Mi esposo, Franklin, estaba besando a Madison, la prometida de mi hijo. No fue un error. No fue una confusión. Sus manos estaban enterradas en su cabello, las de ella agarrando su camisa como si perteneciera a ese lugar. La intensidad del beso me revolvió el estómago.
Se suponía que este sería el día más feliz de la vida de Elijah. En cambio, estaba viendo a nuestra familia derrumbarse en silencio.

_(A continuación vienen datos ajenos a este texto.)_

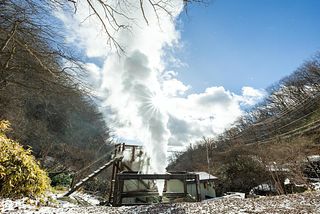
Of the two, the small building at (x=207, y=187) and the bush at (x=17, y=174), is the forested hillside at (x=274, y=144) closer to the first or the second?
the small building at (x=207, y=187)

Avancé con la furia inundándome el pecho, lista para gritar, para destruirlos a ambos, cuando vi un movimiento en el espejo del pasillo.
Elijah estaba allí.
Mi hijo no estaba aturdido. No estaba furioso.
Parecía… preparado. Como alguien que ya había sobrevivido a lo peor.
"Mamá", murmuró, agarrándome del brazo antes de que pudiera entrar furiosa. "Por favor. No lo hagas".
“Esto se acaba ya”, susurré con la voz temblorosa. “No voy a dejar que esto pase”.
Negó con la cabeza lentamente. “Ya lo sé. Y es peor que lo que estás viendo”.